I love my Hue color-changing bulbs, too, Elizabeth. I wish these Lux weren’t warm white, though. I like bright, white, cool lighting instead of the reddish, warm white. I do like that they are cheaper, so I can use them where I want a bulb I can just turn on or off with my phone or use a timer with. I can save the fancy, expensive, color-changing bulbs for the living room and dining room.
While those Hue light bulb are good for simple upgrade, I find smart light switches such as the ones by SmartHome Insteon (http://www.smarthome.com/) more flexible.
Yes, it cost a little more if you just want to do a single light, but if you have several lights, or a big room, the ability to control things from a switch as well as your phone, plus the ability to add remote motion sensor for any light, is really awesome.

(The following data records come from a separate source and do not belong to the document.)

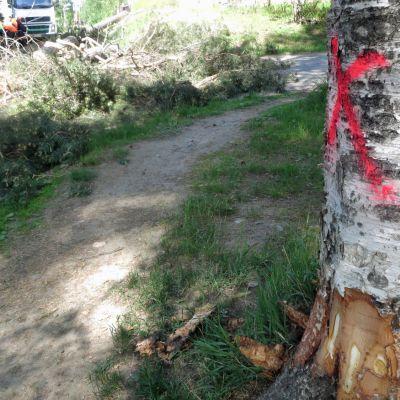 Karhunkaatajantien vanhat koivut ovat saaneet kaatotuomion merkiksi ristin runkoonsa.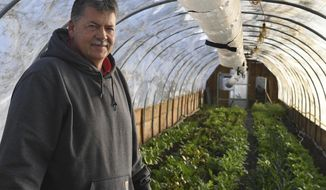 In a Jan. 17, 2018 photo, Bert Jones poses for a photo inside Living Hope Farm's greenhouse in Bristol, Wis. While other farmers wait out the winter,  Jones, the manager of the farm, is growing and harvesting despite the weather.  (Bill Siel/The Kenosha News via AP)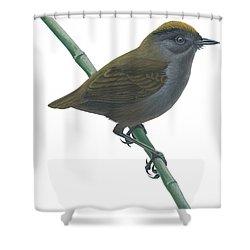 Wrenthrush Shower Curtain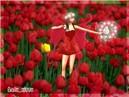 Tulips'_Fairy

For example, I can walk through my house at night and have the a few strategic light comes on at low level without having to touch a switch. And I can set up scenes for my big room (kitchen, dining, sitting, desk, all on one floor) to suit the activity that I am doing (cooking, dining, work, lounging) so I can push a button and get the right lighting mode, or do the same from my phone.
Plus, with those switches, I can use any lightbulb I want.
I think Congress should pass a bill to force LED bulb manufacturers to sell LED bulbs at much cheaper prices. Philips lobbied Congress to phase out incandescent bulbs with arbitrary efficiency requirements, so Congress should determine price points via legislation….arbitrarily. How much profit do greedy LED bulb companies like Royal Philips need?
FYI – the system does not use WiFi. It uses an ethernet cable to your router, and the wireless protocol it uses to communicate with the lights is ZigBee.